Les agences de notation ont mis en garde contre un défaut potentiel sur des milliards de dollars de dette extérieure, et les autorités ont du mal à obtenir davantage de prêts commerciaux en raison des dégradations de crédit.

Selon les données de la banque centrale obtenues par Reuters, le Sri Lanka dispose actuellement d’environ 2 milliards de dollars de réserves de change contre 7 milliards de dollars de dette totale due cette année, dont 1 milliard de dollars de billets arrivant à échéance en juillet.

“Nous devons nous assurer que le Sri Lanka n’a pas de défaut désordonné”, a déclaré Devarajan à Asia Squawk Box de CNBC.

Parmi les autres membres du groupe consultatif formé mercredi figurent l’ancien gouverneur de la Banque centrale du Sri Lanka, Indrajit Coomaraswamy, et une ancienne responsable du FMI, Sharmini Coorey.

C’est très important parce que la plupart des subventions, comme les subventions au carburant et à l’électricité, profitent aux riches, mais une augmentation du prix du carburant nuira aux pauvres.

Shanta Devarajan

ancien économiste en chef des régions d’Asie du Sud, Banque mondiale

Devarajan a déclaré que le Sri Lanka doit également augmenter les impôts, réduire les dépenses et restructurer les entreprises publiques en plus de réduire les subventions sur la nourriture, le carburant et l’électricité.

Il a ajouté que cela doit s’accompagner d’une aide directe aux pauvres sous forme de transferts monétaires.

“C’est très important car la plupart des subventions, comme les subventions au carburant et à l’électricité, profitent aux riches, mais une augmentation du prix du carburant nuira aux pauvres.
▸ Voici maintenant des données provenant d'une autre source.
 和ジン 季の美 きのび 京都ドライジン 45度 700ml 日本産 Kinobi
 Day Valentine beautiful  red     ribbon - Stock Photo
Le gouvernement, d’une manière ou d’une autre, doit accompagner cela d’un programme de transferts monétaires. ,” il a dit.

Au milieu de l’aggravation de la crise économique, le président de l’Autorité portuaire du Sri Lanka a affirmé que les opérations portuaires se déroulaient sans heurts.

Prasantha Jayamana a rejeté les informations faisant état de perturbations au port de Colombo, affirmant que les opérations y étaient normales.

“Nous n’avons pas arrêté une journée de travail. Les choses avancent bien”, a-t-il déclaré à CNBC vendredi.

Il a déclaré qu’il y avait eu une croissance des chiffres de production en 2021. “L’année dernière, nous avons eu le débit le plus élevé. Et la dynamique se poursuit cette année”, a-t-il déclaré, ajoutant que la congestion portuaire n’était pas du tout un “problème”.